__Requirement 1__
Answer these questions using the servicer appointment agreement:
(a) On what date is the Agreement dated?
(b) As of what date is the Pooling and Servicing Agreement dated?
(c) Under which section of the Pooling and Servicing Agreement does the Sponsor have the right to terminate GMACM as Servicer?
**** Source document
EXHIBIT
4.1
SERVICER APPOINTMENT,
ASSUMPTION AND
AMENDMENT
AGREEMENT
THIS SERVICER APPOINTMENT, ASSUMPTION AND
AMENDMENT AGREEMENT (this “Agreement”), dated as of
January 2, 2007, is by and among Nomura Asset Acceptance
Corporation, as depositor (the “Depositor”), Nomura
Credit & Capital, Inc., as seller (in such capacity, the
“Sponsor”), Wells Fargo Bank, National Association, as
a servicer (“Wells Fargo”), GMAC Mortgage, LLC
(“GMACM”), Wells Fargo Bank, National Association, as
master servicer (the “Master Servicer”) and securities
administrator (the “Securities Administrator”), and
HSBC Bank USA, National Association, as trustee (the
“Trustee”).
W I T N E S S E T H
WHEREAS, the Depositor, the Sponsor, the Master
Servicer, the Securities Administrator, GMAC Mortgage Corporation,
predecessor in interest to GMACM, and the Trustee entered into the
Pooling and Servicing Agreement (the “Pooling and Servicing
Agreement”), dated as of September 1, 2006, relating to
Nomura Asset Acceptance Corporation, Mortgage Pass-Through
Certificates, Series 2006-AR3;
WHEREAS, pursuant to Section 7.06 of the Pooling
and Servicing Agreement, the Sponsor has the right to terminate
GMACM as Servicer of the Mortgage Loans set forth on Schedule 1
attached hereto (the “Wells Fargo Mortgage Loans”)
********
__Requirement 2__
Turn the records into a JSON list of strings, starting at the line that contains "Among these items" and ending at the last line of the records. Give one string per line, and leave out blank lines and the pictures.
**** Data supplied
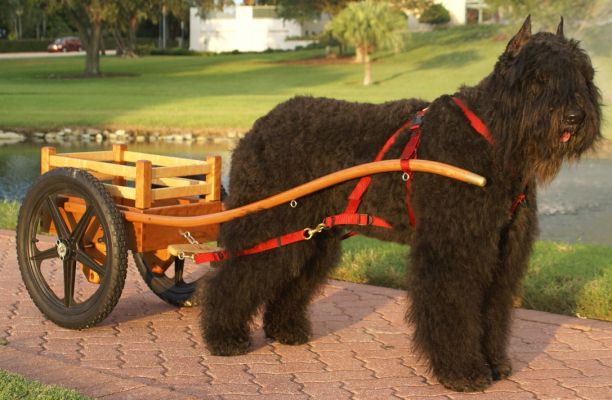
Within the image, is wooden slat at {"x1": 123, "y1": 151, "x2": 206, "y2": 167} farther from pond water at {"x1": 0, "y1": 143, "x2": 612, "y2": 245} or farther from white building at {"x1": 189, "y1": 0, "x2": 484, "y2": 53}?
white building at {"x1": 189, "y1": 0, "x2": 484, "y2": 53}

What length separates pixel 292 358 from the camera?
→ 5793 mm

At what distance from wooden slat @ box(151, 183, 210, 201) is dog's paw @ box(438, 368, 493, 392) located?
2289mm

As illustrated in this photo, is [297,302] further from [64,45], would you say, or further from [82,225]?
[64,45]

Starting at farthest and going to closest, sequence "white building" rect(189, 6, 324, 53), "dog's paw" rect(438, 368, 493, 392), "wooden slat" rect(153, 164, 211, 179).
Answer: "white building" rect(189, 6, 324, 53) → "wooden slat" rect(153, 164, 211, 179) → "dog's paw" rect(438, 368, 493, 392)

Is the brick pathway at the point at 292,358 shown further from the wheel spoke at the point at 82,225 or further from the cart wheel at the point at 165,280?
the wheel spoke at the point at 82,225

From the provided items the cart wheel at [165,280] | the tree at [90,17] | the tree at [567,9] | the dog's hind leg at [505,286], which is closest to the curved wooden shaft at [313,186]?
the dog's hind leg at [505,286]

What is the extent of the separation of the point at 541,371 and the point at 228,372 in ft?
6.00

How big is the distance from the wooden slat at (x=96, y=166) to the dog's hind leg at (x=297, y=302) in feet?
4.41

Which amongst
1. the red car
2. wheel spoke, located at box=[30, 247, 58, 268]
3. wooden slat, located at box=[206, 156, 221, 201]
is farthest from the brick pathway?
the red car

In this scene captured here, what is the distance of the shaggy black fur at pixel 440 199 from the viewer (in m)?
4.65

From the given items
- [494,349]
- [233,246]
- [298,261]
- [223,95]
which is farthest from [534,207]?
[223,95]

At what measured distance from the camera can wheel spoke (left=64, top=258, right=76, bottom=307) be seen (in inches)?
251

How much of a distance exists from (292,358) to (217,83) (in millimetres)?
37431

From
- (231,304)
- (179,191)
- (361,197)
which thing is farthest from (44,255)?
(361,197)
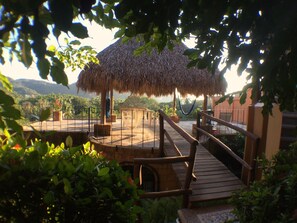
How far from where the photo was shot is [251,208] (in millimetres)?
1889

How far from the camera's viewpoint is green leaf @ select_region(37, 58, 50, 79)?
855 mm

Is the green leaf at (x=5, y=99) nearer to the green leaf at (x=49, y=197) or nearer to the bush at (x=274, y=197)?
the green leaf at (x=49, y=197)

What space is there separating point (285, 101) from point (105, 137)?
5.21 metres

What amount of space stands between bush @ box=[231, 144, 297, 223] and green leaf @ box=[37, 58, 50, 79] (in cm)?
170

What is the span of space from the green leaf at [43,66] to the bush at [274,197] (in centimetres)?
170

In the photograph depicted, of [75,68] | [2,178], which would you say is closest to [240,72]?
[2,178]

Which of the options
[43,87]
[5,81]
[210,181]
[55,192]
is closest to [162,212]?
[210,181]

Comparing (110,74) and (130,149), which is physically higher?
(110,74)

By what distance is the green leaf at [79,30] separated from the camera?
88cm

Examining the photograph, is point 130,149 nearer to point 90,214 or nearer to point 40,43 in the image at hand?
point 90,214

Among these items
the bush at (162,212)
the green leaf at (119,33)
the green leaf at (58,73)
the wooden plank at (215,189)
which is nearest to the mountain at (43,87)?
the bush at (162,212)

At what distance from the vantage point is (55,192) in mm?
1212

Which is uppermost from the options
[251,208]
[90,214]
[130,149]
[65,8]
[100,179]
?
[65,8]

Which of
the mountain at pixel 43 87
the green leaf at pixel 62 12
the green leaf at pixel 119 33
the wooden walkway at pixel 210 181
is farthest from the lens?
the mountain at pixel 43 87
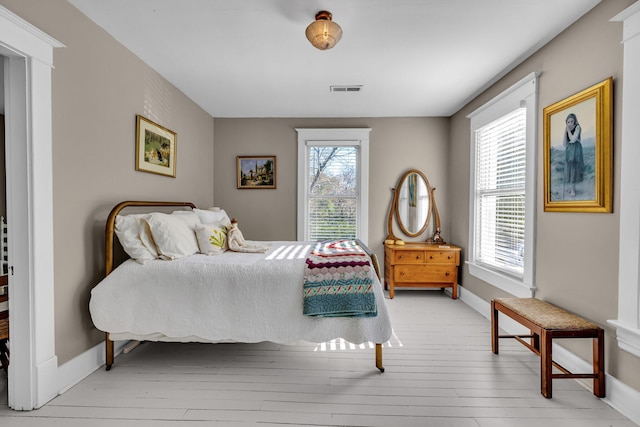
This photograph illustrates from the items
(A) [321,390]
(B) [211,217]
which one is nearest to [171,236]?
********
__Reply 1__
(a) January 2, 2007
(b) September 1, 2006
(c) Section 7.06

__Reply 2__
[
  "Among these items",
  "the bush at (162,212)",
  "the green leaf at (119,33)",
  "the green leaf at (58,73)",
  "the wooden plank at (215,189)",
  "which is nearest to the mountain at (43,87)?",
  "the bush at (162,212)",
  "At what distance from the vantage point is (55,192) in mm?",
  "1212",
  "Which is uppermost from the options",
  "[251,208]",
  "[90,214]",
  "[130,149]",
  "[65,8]",
  "[100,179]",
  "?",
  "[65,8]",
  "Which of",
  "the mountain at pixel 43 87",
  "the green leaf at pixel 62 12",
  "the green leaf at pixel 119 33",
  "the wooden walkway at pixel 210 181",
  "is farthest from the lens?",
  "the mountain at pixel 43 87",
  "This photograph illustrates from the items",
  "(A) [321,390]",
  "(B) [211,217]",
  "which one is nearest to [171,236]?"
]